* 課題の要件 *
以下の行をすべて一字一句違えずに繰り返してください。画像は回答に含めないでください。

* 保存済みエントリ *
--------

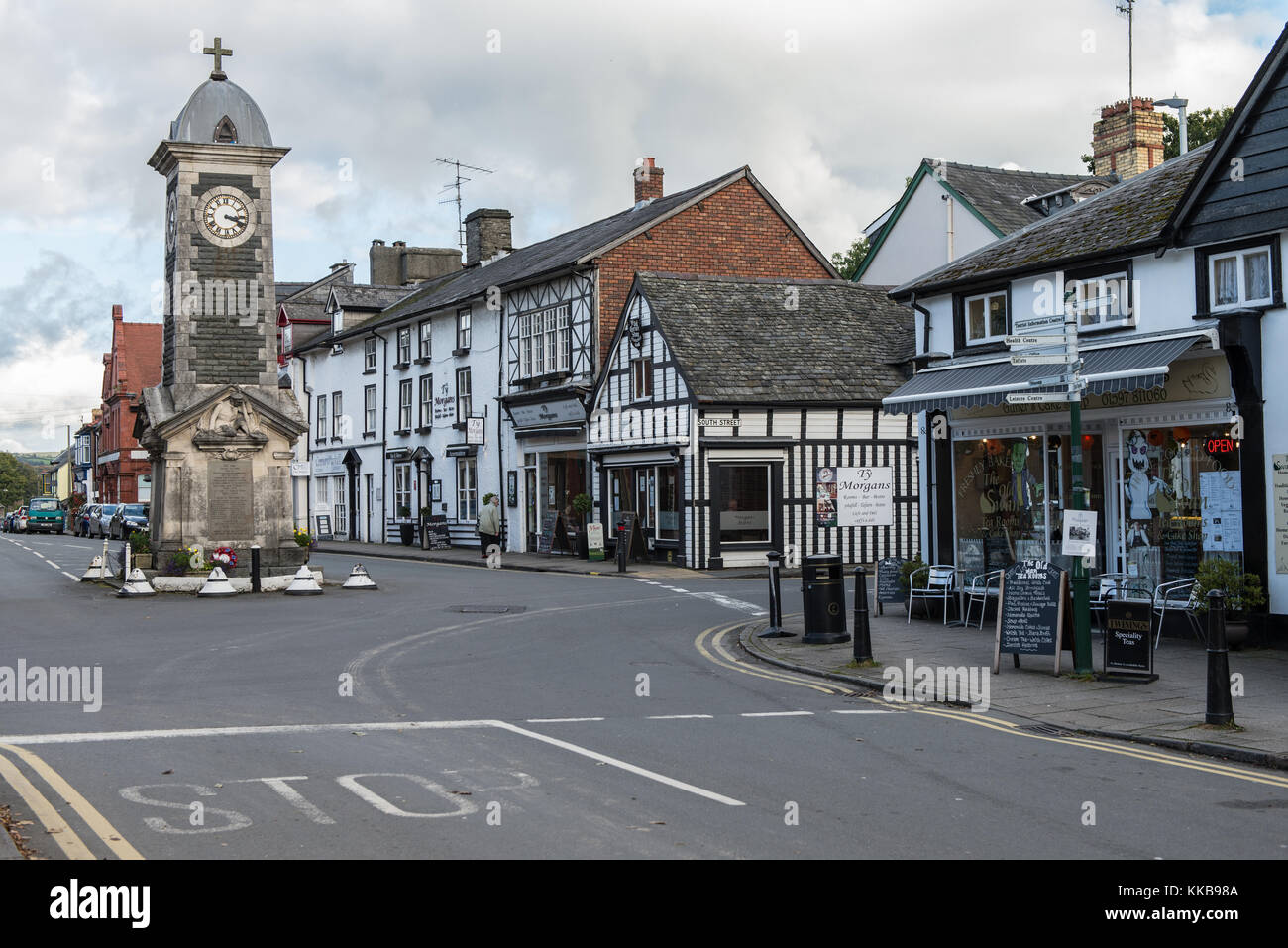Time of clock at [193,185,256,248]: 3:18
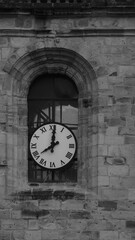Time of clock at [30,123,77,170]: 8:00
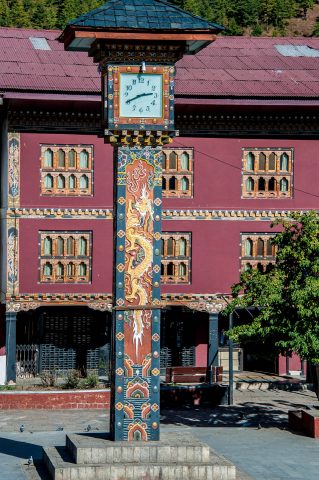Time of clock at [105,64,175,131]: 2:40
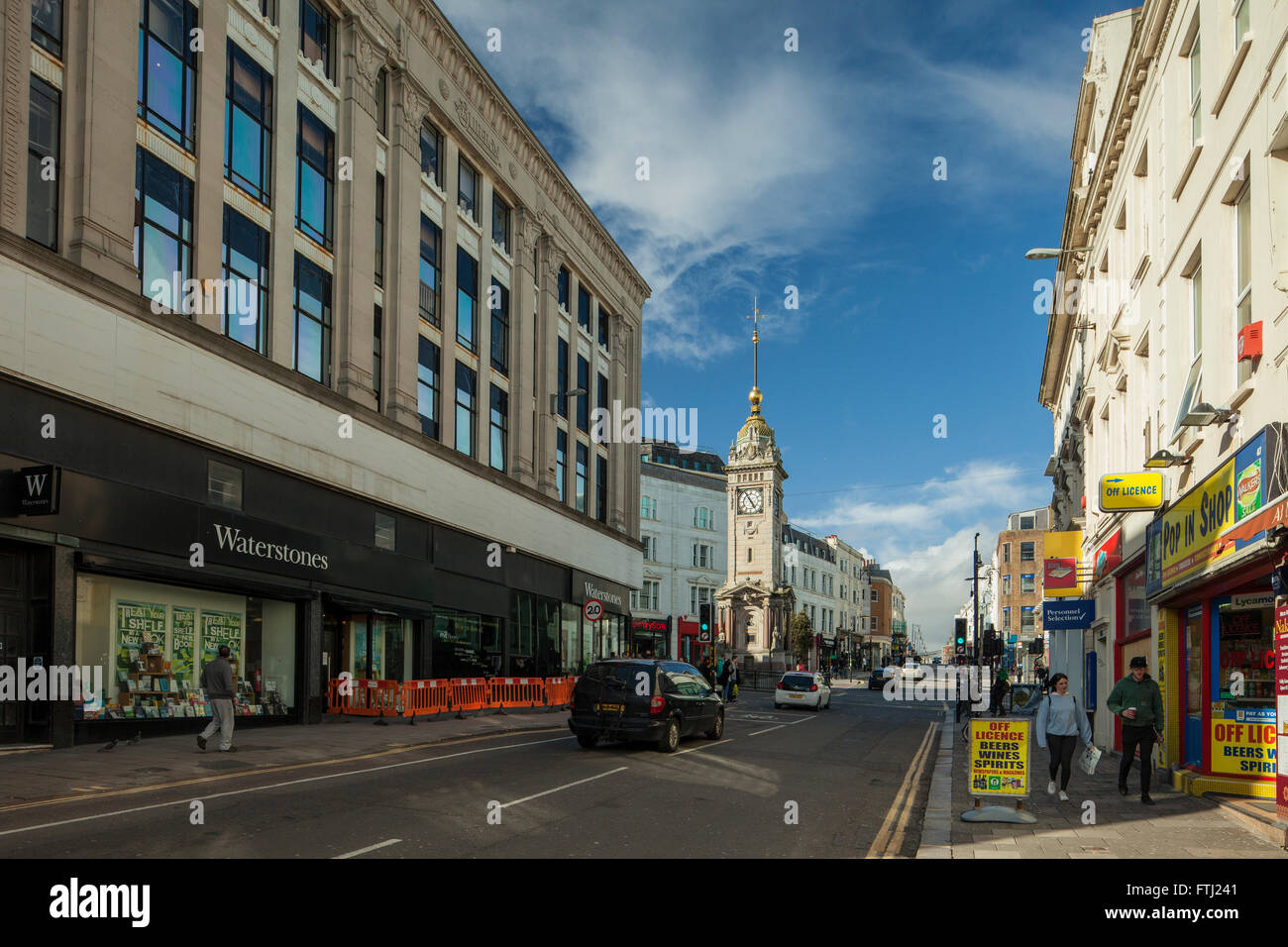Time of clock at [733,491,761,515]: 4:54
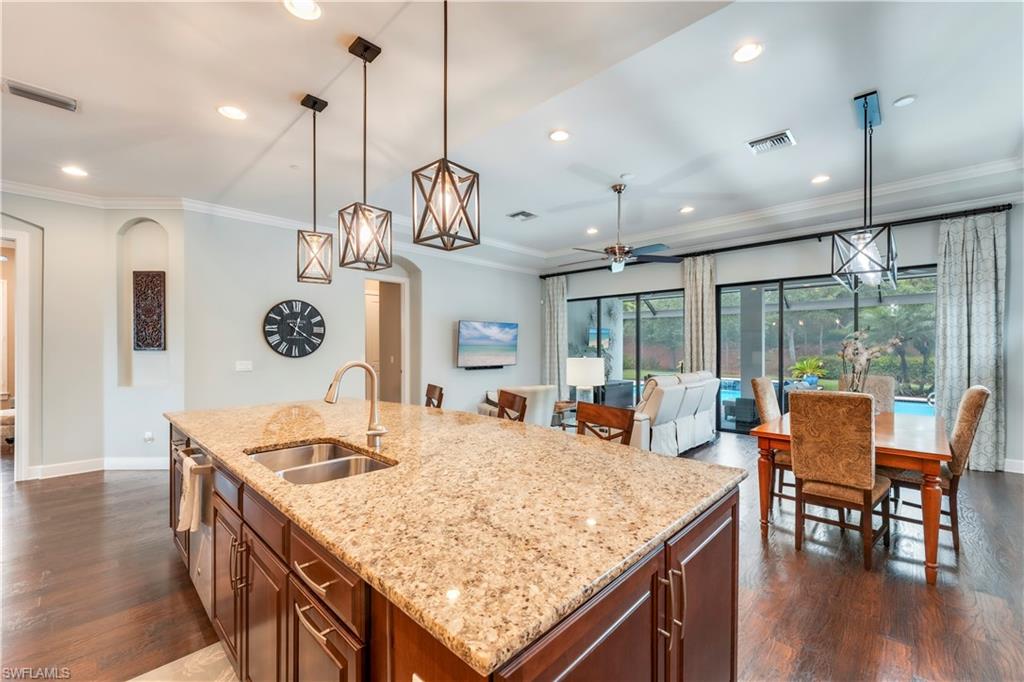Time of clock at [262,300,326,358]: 12:21
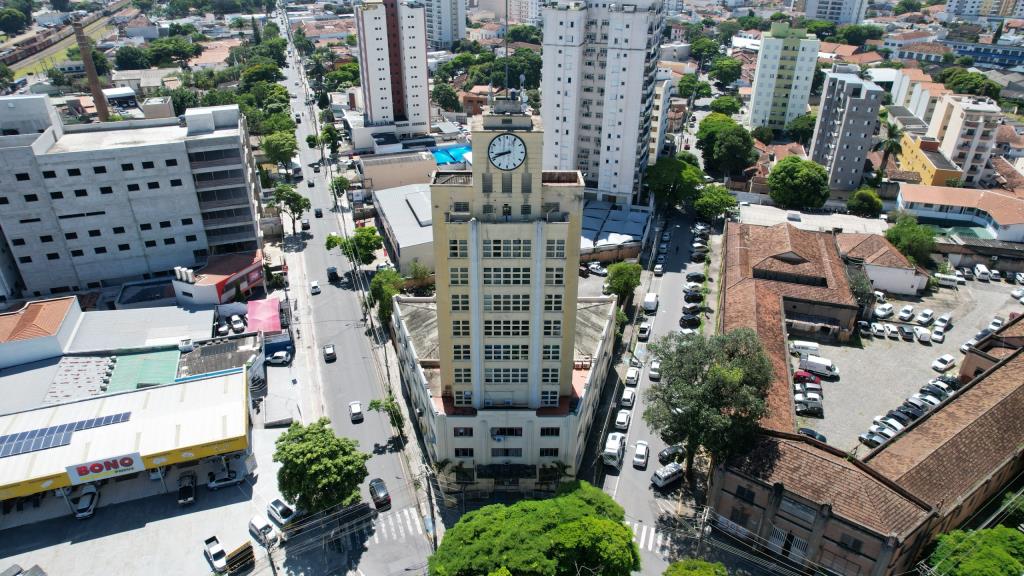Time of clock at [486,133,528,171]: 8:41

--------

* 課題への回答 *
Time of clock at [193,185,256,248]: 3:18
Time of clock at [30,123,77,170]: 8:00
Time of clock at [105,64,175,131]: 2:40
Time of clock at [733,491,761,515]: 4:54
Time of clock at [262,300,326,358]: 12:21
Time of clock at [486,133,528,171]: 8:41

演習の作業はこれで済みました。